Dr. John Johnson, the anthropology curator at the Santa Barbara Museum of Natural History, notes that kelp forest ecosystems stretch from Japan to Baja California with remarkably similar animal populations. This biological continuity supports the theory of an ancient coastal migration. During that era, travelers used watercraft to navigate around glaciers and eventually reached California.

Archaeological evidence indicates people first arrived on these islands approximately 13,000 years ago. Over time, these settlers evolved into the group we now identify as the Chumash. Their ancestral homeland covers California's central and southern coasts, encompassing the four northern Channel Islands.
During the Ice Age, massive ice sheets depressed global sea levels by hundreds of feet. Consequently, vast areas currently submerged were once dry land, potentially inhabited by America's earliest inhabitants. At that time, mammoths roamed what functioned as a single, larger island comprising today's northern Channel Islands. These giants evolved into dwarf versions known as pygmy mammoths.
The disappearance of these miniature elephants coincides with the arrival of humans, fueling speculation that early North American inhabitants hunted them. For thousands of years, the islands served as the homeland for Chumash ancestors who built sophisticated maritime communities. They traded shell bead money with mainland groups while maintaining complex social structures.
In 1542, Portuguese explorer Juan Rodríguez Cabrillo became the first European to reach California. Historians describe this event as Europe's furthest projection into a world it knew nothing about. Disease, colonization, and social upheaval soon followed, devastating Indigenous communities and forcing the abandonment of the islands.

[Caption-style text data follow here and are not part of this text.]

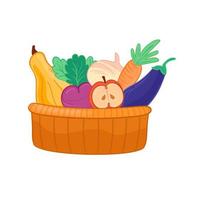 vettore illustrazione cestino con autunno verdure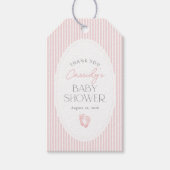 Roze Baby Voetafdrukken Meisje Baby shower Cadeaulabel (Voorkant)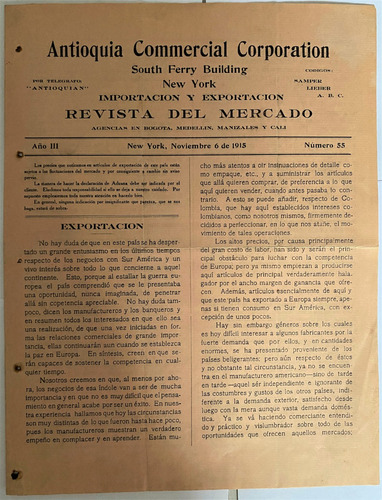 Corporación Comercial De Antioquia Revista Del Mercado 1915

One remarkable story from this period involves the "Lone Woman of San Nicolas Island." She survived alone on the island for about 18 years before rescue crews found her in 1853. Her ordeal later inspired the novel Island of the Blue Dolphins.
Today, scientists believe the islands conceal countless secrets beneath their rugged landscapes and surrounding waters. New research suggests that submerged areas might hold evidence of ancient settlements now hidden underwater.